Super early benchmark result of Vega 20 demonstrates questionable improvement over Vega 10.
AMD Vega 20
A die-shrinked Vega 10 has appeared in AMD labs last week, as revealed by the company on social media. Luckily for us, one of the employees was not careful enough and forgot to disable online result validation. This gave us the first result of yet unreleased Vega 20 graphics card.
The card used in this test is clearly an engineering sample running on early drivers. Officially AMD Vega 20 only goes into 7nm Radeon Instinct, which is a graphics card for machine learning, a card which even lacks display connectors. It shouldn’t really matter for us since Frontier, RX 64 and FirePro all share the same board design. The Vega 20 card that was tested by AMD could be a successor to any of those cards.

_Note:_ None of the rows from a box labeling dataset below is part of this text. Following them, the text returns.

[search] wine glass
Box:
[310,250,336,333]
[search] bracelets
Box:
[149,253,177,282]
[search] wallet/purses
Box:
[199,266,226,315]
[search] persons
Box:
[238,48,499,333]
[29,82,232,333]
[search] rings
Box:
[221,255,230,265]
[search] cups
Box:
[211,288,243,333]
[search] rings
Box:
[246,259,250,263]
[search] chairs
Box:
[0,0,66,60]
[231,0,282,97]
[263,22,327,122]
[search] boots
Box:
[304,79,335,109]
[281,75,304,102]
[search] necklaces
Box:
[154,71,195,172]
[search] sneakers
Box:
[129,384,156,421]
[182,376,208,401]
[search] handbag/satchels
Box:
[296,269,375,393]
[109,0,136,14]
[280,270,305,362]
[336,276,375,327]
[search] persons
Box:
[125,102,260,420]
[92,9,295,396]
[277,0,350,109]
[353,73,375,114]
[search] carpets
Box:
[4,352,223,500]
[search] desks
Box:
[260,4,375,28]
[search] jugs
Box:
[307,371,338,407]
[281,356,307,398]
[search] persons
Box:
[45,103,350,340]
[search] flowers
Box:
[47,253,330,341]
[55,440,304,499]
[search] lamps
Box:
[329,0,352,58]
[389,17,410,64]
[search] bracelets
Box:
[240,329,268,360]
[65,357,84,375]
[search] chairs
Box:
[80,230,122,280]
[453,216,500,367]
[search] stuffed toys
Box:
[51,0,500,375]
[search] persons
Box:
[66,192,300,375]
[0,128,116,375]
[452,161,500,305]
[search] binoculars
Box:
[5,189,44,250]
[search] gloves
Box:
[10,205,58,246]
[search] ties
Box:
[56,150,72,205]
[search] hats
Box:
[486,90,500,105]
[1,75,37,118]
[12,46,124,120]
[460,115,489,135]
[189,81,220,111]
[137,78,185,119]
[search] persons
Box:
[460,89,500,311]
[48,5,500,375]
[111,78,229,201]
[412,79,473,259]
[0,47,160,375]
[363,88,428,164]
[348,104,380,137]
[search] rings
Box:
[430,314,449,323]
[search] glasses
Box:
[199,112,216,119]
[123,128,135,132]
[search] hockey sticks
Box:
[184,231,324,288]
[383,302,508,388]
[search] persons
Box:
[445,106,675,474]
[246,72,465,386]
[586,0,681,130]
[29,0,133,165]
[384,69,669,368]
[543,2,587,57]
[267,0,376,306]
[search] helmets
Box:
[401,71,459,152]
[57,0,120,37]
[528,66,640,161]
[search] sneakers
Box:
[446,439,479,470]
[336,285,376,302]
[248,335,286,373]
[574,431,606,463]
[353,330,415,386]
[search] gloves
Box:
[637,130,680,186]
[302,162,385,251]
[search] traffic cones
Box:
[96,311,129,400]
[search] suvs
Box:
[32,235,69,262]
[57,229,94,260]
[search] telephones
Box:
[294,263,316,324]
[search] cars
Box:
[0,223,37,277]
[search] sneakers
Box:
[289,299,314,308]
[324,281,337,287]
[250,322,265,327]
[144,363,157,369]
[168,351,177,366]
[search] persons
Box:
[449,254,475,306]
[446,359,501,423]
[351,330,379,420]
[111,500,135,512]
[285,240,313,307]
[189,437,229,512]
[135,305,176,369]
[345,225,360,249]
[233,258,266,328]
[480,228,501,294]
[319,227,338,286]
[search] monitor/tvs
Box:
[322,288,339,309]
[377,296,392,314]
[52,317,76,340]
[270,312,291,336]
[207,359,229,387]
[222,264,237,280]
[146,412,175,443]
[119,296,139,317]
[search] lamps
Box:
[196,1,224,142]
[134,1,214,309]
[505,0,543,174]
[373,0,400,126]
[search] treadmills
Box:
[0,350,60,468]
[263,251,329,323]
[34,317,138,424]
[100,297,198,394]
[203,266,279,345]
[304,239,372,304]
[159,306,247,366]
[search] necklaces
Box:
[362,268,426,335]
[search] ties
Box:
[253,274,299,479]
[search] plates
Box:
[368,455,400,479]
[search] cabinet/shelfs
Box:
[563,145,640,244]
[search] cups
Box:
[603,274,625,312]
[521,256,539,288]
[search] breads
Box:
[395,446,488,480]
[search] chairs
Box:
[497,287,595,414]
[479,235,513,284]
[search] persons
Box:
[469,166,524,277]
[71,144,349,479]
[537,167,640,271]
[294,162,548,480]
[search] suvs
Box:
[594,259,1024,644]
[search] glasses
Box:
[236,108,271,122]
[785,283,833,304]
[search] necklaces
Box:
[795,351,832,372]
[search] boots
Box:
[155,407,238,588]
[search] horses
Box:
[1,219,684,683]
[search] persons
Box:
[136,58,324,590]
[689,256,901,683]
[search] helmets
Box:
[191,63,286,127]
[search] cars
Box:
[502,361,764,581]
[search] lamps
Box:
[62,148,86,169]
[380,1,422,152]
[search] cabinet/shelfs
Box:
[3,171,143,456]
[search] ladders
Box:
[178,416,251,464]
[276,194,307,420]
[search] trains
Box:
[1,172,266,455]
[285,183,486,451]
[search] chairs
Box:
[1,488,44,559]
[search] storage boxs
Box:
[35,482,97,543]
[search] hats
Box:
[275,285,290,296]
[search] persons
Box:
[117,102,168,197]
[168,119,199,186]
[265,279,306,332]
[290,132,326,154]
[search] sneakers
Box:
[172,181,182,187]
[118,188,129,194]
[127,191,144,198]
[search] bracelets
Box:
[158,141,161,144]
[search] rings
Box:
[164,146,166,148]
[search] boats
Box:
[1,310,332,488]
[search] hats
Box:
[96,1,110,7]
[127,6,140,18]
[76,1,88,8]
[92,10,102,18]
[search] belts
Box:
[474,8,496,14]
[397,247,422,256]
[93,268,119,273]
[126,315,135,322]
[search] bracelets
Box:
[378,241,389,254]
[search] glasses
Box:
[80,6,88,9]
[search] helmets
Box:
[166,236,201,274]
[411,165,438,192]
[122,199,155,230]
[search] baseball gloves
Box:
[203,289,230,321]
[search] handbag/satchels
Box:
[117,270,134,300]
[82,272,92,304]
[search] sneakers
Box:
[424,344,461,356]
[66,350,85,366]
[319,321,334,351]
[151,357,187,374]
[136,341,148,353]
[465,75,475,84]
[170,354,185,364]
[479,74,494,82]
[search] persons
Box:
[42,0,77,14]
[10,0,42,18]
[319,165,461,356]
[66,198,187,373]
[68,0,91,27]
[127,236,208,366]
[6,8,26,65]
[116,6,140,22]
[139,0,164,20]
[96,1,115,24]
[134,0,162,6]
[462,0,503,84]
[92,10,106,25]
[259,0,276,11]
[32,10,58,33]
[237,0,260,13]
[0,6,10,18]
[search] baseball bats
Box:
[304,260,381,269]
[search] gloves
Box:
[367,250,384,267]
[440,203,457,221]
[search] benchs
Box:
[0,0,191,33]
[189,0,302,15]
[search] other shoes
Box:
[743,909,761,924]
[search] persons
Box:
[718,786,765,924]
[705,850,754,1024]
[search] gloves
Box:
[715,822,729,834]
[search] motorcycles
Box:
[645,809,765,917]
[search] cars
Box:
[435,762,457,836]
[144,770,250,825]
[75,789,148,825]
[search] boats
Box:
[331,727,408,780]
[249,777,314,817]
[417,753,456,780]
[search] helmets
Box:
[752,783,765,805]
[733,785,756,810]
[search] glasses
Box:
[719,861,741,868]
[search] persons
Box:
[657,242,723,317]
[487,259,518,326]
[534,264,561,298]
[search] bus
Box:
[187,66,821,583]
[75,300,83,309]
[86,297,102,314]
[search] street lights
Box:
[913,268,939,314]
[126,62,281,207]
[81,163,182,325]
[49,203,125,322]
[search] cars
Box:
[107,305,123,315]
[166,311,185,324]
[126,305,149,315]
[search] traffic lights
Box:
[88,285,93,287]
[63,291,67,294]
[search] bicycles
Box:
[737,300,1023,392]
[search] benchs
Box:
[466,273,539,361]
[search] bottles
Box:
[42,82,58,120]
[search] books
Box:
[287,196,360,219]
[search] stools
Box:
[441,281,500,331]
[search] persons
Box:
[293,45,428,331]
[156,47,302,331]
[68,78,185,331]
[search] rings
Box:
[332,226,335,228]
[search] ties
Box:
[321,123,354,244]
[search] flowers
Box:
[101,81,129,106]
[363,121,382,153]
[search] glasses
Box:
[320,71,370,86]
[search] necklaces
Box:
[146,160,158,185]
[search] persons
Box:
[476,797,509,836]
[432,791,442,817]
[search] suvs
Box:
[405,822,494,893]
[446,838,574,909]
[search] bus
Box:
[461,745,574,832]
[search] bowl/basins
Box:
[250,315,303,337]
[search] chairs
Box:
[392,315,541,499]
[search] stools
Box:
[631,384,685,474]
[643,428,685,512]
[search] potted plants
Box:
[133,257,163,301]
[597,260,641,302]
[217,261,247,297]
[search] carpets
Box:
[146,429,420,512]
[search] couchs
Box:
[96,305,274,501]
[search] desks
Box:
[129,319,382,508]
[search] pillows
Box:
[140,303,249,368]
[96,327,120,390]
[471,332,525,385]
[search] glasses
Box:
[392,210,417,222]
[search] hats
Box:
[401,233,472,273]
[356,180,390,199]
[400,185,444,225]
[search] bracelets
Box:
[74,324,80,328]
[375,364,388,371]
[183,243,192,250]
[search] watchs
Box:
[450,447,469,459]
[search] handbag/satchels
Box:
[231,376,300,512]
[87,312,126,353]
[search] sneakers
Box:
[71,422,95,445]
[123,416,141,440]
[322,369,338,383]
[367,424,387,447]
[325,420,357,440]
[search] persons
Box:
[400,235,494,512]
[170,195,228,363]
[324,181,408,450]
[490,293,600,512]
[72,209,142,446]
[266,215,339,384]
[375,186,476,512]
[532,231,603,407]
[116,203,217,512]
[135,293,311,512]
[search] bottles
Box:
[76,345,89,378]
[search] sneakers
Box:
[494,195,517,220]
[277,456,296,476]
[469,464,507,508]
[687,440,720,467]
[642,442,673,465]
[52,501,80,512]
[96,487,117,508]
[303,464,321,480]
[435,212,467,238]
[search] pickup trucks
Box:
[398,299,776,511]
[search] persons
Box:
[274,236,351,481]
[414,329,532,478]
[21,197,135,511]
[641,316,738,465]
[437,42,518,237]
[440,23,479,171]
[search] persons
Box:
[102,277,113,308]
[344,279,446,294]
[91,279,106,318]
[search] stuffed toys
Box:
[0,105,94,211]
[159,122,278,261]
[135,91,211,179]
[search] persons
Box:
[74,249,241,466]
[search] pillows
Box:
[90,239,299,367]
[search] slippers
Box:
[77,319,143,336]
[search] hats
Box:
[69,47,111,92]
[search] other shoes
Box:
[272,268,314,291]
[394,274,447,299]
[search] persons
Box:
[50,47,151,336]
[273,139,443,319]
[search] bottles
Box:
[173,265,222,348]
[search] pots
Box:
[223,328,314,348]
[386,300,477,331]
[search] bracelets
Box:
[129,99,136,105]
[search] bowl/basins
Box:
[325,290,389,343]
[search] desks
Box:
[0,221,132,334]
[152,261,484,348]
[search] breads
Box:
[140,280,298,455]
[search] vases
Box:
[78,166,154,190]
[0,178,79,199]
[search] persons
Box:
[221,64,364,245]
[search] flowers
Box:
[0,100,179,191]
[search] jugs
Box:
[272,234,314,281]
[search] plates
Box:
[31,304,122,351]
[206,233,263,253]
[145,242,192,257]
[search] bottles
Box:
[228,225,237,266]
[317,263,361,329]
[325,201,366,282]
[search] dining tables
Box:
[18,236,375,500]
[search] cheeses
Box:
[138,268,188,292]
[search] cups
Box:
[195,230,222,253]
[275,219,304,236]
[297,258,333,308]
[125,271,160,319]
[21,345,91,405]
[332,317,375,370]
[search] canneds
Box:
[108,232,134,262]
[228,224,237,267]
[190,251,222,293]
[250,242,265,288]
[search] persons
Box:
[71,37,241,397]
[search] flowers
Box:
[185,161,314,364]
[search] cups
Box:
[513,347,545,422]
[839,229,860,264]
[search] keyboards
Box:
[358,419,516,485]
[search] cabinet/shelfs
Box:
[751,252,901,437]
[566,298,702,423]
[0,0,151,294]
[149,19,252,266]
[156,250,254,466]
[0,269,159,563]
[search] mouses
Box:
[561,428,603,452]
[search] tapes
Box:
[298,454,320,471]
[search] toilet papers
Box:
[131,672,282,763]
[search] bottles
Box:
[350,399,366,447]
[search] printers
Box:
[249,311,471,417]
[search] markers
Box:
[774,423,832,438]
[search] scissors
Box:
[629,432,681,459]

The Vega 20 graphics card will feature 32 GB of HBM2 memory, as confirmed by 3DMark listing and by our slides from last year. The device ID of 66A0 belongs to Vega 20, as confirmed by Linux display driver patches.
The clock speeds were obviously read incorrectly, but the same issue could be observed for Vega 10 before it was released (so yes, it does not mean it was running at 1000 MHz). The Vega 20 testing platform features Ryzen 7 1700.
Remember those are early results. We could be seeing much better scores in the coming days, or these could be the last scores we will see in the next few months. Impossible to say.